> [THINGS TO DO]:
**A)** According to the article on Moffat County's American Rescue Plan funds, how much is the city of Craig set to receive?
**B)** Return the passage of the Moffat County funding article between "In addition to" and "younger than 6.", inclusive, word for word.

> [SOURCE DOCUMENT]:
Moffat County set to receive more than $10 million in American Rescue Plan Act funds
Following the official signing of the American Rescue Plan Act by President Joe Biden, more than $10 million in COVID-19 relief money will soon reach Moffat County residents, local government agencies, and more.
According to Sen.John Hickenlooper’s office, D Colo., 82% of Coloradans are expected to receive checks, or 4.7 million people, for a total of more than $6 billion in the state.
In Moffat County, roughly 5,000 residents will receive stimulus checks in the coming days, totaling nearly $7 million in funding.
The nearly 5,000 residents receiving $1,400 stimulus checks comes from a 2019 estimate from the American Community Survey.
The American Rescue Plan will send $1,400 checks directly to people making less than $75,000 a year and married couples making under $150,000 a year. People with dependents would also receive $1,400 per dependent. People making between $75,000 and $80,000 will receive smaller checks, along with married couples making between $150,000 and $160,000.
On top of residents’ wallets receiving funds, the city of Craig and Moffat County will receive roughly $4.52 million in federal funding through the American Rescue Plan Act.
The city of Craig is set to receive $1.94 million, while the county will receive $2.58 million, according to an official spreadsheet from the federal government, breaking down the funding for each metro city, municipality, and county across the country.
Hickenlooper’s office says roughly $4 billion would go toward the state government, while another $2 billion would be distributed to local governments, such as Moffat County and the city of Craig.
According to the act’s language, there aren’t many restrictions regarding how the dollars are to be spent.
However, City Manager Peter Brixius stated that the city is currently working through the language, gathering as much information as they can get prior to receiving the funds.
“What we’re doing at this point in time is gathering more information to see what we can apply it to at this point,” Brixius said. “Our departments all have their Christmas lists out at this point, so we’l see what we can do there, but we’re looking at infrastructure projects, studies that need to be completed, and more. But, we just haven’t sorted through all of that yet.”
Brixius added that the city has not heard from the state regarding a possible distribution date for the ARPA funds.
In addition to the stimulus checks for residents and funding for local government agencies, the relief bill also increases the child tax credit for one year, thanks to the push from U.S. Sen. Michael Bennet, D-Colo., who has been pushing for the increase long before the pandemic started. The credit will rise from $2,000 to $3,000 per child between the ages of 6 and 17 and to $3,600 for children younger than 6.
Bennet, along with other supporters, recently said the expansion will cut child poverty in half. According to Hickenlooper’s office, more than 57,000 children in Colorado will be lifted out of poverty because of this expansion.
The childhood poverty level in Moffat County currently sits at roughly 20%, according to the American Community Survey.

(Collection entries)
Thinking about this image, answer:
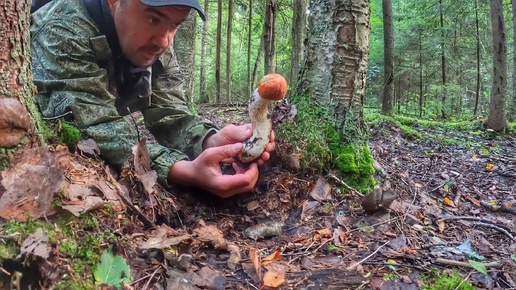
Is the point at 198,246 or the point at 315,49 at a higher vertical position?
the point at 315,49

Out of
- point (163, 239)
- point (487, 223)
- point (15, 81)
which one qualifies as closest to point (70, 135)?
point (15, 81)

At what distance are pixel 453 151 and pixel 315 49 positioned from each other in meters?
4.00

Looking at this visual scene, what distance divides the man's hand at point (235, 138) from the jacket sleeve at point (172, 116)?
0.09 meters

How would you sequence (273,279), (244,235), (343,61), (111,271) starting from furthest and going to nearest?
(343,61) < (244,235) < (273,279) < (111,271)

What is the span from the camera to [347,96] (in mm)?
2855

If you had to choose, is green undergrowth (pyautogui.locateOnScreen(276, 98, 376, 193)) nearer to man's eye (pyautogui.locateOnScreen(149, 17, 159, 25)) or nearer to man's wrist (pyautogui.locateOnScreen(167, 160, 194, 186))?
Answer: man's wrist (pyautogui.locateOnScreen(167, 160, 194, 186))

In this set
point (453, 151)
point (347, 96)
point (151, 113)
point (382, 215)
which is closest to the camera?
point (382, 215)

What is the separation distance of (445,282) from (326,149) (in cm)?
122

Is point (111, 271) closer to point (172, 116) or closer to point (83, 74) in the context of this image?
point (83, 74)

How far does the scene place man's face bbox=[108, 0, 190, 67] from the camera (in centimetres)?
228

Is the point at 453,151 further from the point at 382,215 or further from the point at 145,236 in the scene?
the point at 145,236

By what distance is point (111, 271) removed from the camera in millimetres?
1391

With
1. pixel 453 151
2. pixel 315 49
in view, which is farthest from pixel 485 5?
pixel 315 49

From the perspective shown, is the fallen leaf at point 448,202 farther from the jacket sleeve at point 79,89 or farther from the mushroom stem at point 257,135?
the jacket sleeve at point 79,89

> [TASK RESPONSES]:
**A)** $1.94 million

**B)**
In addition to the stimulus checks for residents and funding for local government agencies, the relief bill also increases the child tax credit for one year, thanks to the push from U.S. Sen. Michael Bennet, D-Colo., who has been pushing for the increase long before the pandemic started. The credit will rise from $2,000 to $3,000 per child between the ages of 6 and 17 and to $3,600 for children younger than 6.